In some ways, public cloud providers are well-suited to abstract much of the underlying work that can take hundreds of hours to train. Each of the three major vendors has years of experience with machine learning through other, more prominent parts of their business, whether it's Amazon's retail business, or Google's search engines, or Microsoft's Office suite and Xbox.

"That kind of machine learning, and that scale and complexity, is always going to be a service that somebody big has to deliver," said Anand Krishnan, executive vice president and general manager of cloud at Canonical, the London-based company behind Ubuntu.

The push into machine learning services is also part of a race by cloud providers to go beyond commodity infrastructure as a service and offer as many services as possible, said Charlie Li, chief cloud officer at Capgemini, a global company with U.S. headquarters in New York.

"It encourages more enterprises to move their workloads to the public cloud," Li said. "So whether it's machine learning or IoT, these just happen to be the latest set of services that people demand, and more and more these services become table stakes."

It's too early to say one vendor is far ahead in this market, and much of the innovation is yet to come. But, unquestionably, machine learning has gained traction, particularly in the media and retail industries that depend on analytics to gain an edge, Krishnan said.

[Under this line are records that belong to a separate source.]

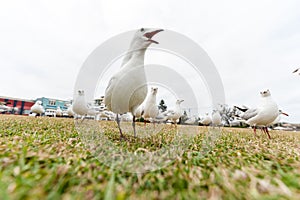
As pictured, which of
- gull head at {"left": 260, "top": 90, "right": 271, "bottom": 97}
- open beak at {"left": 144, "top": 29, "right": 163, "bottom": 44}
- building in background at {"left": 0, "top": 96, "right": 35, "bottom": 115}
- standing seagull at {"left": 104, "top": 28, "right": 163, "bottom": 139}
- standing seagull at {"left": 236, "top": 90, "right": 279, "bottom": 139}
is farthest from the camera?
building in background at {"left": 0, "top": 96, "right": 35, "bottom": 115}

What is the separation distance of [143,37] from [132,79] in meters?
0.71

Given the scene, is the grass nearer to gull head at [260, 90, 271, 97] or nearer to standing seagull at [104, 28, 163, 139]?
standing seagull at [104, 28, 163, 139]

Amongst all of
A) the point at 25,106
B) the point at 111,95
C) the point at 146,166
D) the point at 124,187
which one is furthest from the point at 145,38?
the point at 25,106

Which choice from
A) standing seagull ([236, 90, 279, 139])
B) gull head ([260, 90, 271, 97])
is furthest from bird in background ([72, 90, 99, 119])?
gull head ([260, 90, 271, 97])

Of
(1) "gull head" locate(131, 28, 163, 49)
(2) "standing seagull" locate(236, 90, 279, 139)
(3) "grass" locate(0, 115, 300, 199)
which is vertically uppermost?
(1) "gull head" locate(131, 28, 163, 49)

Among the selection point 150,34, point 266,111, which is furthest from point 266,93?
point 150,34

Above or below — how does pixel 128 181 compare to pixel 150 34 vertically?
below

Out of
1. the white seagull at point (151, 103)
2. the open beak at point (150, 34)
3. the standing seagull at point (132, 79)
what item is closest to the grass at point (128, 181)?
the standing seagull at point (132, 79)

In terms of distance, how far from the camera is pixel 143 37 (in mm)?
2162

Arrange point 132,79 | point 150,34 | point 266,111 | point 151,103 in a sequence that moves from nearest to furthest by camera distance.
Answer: point 132,79 → point 150,34 → point 266,111 → point 151,103

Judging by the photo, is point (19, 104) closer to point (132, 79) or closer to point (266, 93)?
point (132, 79)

"It's absolutely hot, but it's not going into widespread production in the next three to six months," he said. "It takes time to latch on, but there's potentially much more to come. It was academic two years ago, but it's far more mainstream today."

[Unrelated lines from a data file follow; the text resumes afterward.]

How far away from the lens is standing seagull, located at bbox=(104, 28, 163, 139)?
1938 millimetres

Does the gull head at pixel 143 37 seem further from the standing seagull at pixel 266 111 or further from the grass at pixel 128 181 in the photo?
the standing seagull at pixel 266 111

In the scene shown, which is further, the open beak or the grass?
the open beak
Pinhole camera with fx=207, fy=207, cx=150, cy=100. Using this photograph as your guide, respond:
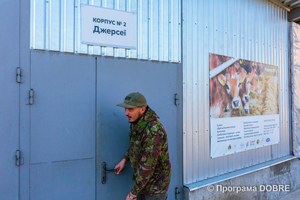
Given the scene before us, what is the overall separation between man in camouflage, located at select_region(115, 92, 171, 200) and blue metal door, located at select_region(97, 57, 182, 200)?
33 cm

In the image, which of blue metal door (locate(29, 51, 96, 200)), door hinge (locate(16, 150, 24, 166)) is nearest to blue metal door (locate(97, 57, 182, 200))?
blue metal door (locate(29, 51, 96, 200))

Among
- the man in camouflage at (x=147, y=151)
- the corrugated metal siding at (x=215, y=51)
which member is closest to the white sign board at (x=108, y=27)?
the man in camouflage at (x=147, y=151)

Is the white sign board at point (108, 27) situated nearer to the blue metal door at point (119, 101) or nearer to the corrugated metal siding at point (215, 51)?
the blue metal door at point (119, 101)

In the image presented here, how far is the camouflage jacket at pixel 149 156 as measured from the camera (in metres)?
→ 2.11

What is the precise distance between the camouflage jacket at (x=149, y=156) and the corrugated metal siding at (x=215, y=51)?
3.46 ft

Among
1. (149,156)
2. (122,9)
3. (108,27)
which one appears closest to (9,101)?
(108,27)

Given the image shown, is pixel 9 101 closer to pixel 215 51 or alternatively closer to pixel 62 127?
pixel 62 127

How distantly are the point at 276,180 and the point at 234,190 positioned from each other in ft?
5.39

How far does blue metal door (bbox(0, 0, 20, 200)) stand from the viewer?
210cm

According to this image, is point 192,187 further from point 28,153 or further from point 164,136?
point 28,153

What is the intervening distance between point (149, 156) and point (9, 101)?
1545 mm

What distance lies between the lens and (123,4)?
2750 mm

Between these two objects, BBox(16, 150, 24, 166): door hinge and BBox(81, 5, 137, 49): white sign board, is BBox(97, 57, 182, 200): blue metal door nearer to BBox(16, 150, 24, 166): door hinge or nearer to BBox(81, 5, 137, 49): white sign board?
BBox(81, 5, 137, 49): white sign board

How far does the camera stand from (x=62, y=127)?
7.74 feet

So you've got machine learning -- now what?

Part of the challenge for these providers as they push machine learning services is that they may have an answer to a question enterprises don't yet ask. Familiarity has improved and vendors have pushed to provide more real-life use cases, but clearly there needs to be more education.

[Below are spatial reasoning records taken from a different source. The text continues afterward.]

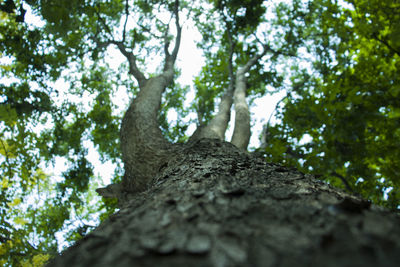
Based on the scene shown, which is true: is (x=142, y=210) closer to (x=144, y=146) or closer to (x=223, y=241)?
(x=223, y=241)

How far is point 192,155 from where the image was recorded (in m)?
2.62

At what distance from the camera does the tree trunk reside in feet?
2.27

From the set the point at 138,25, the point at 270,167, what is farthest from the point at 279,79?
the point at 270,167

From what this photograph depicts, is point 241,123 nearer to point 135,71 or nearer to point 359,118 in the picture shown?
point 359,118

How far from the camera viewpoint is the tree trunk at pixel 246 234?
2.27 ft

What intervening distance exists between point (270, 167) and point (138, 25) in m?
7.03

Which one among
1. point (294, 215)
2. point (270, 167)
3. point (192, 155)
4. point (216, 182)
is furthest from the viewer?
point (192, 155)

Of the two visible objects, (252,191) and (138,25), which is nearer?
(252,191)

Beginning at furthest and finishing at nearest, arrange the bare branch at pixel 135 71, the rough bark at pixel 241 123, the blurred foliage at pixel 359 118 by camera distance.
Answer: the bare branch at pixel 135 71
the rough bark at pixel 241 123
the blurred foliage at pixel 359 118

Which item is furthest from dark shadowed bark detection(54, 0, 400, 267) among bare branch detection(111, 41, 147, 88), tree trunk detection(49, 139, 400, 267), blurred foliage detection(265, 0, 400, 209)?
bare branch detection(111, 41, 147, 88)

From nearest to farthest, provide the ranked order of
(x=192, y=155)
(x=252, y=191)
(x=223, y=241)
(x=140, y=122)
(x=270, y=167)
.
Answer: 1. (x=223, y=241)
2. (x=252, y=191)
3. (x=270, y=167)
4. (x=192, y=155)
5. (x=140, y=122)

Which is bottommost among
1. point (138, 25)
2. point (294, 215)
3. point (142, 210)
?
point (294, 215)

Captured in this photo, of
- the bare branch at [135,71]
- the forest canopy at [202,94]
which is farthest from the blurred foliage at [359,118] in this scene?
the bare branch at [135,71]

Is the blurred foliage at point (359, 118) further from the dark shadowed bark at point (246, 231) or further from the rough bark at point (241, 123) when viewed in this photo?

"How would someone come at this fresh or even begin to figure out how to solve a problem with machine learning, or, more importantly, classify what kinds of problems it could solve?" asked Rob Harrop, CEO at Skipjaq, a Richmond, England, startup that built a performance optimization service on top of AWS that incorporates machine learning. "There's a big gap in that they don't know what's possible."

Skipjaq uses machine learning as part of its service, but the company downplays its role in their product because of customer fatigue with the term, Harrop said.

Machine learning products, such as some of those tied to IBM Watson, are intended to solve specific problems, but for the most part, such efforts by public cloud providers are still nascent.

Capgemini customers have started to test simple functionality, mostly using machine learning to automate tasks, such as when to shut down a server or to incorporate Amazon's Alexa into operations, Li said.

Complexity and questions in the public cloud

Public cloud providers have pursued more advanced users even as they court enterprise novices. They've added GPU-powered virtual machines tailored to deep learning and embraced open source projects such as TensorFlow and MXNet. There are also a growing number of startups that build services on top of the public cloud with machine learning baked in.